Copy every line from the one containing "Which item from" through the last line of the records below, both included, and nothing else.

====== DATA SECTION

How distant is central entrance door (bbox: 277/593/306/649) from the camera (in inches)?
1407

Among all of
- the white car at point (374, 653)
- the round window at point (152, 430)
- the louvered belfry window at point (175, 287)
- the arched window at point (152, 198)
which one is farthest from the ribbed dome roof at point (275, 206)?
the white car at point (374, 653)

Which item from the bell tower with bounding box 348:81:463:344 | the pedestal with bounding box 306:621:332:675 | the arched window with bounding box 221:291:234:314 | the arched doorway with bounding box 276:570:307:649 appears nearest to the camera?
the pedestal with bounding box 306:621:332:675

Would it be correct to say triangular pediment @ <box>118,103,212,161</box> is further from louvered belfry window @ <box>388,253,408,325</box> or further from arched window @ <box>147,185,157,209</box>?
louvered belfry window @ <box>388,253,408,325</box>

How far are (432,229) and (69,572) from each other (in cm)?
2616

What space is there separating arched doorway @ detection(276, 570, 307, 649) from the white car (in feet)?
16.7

============

REPLY:
Which item from the bell tower with bounding box 348:81:463:344 | the pedestal with bounding box 306:621:332:675 | the arched window with bounding box 221:291:234:314 | the arched doorway with bounding box 276:570:307:649 appears nearest to the camera?
the pedestal with bounding box 306:621:332:675

Would it be correct to say triangular pediment @ <box>118,103,212,161</box> is further from louvered belfry window @ <box>388,253,408,325</box> or further from arched window @ <box>147,185,157,209</box>?
louvered belfry window @ <box>388,253,408,325</box>

How far are (432,229) and (69,572) from each other (in cm)?
2616

What space is there separating arched doorway @ detection(276, 570, 307, 649) from the white car (in feet)?
16.7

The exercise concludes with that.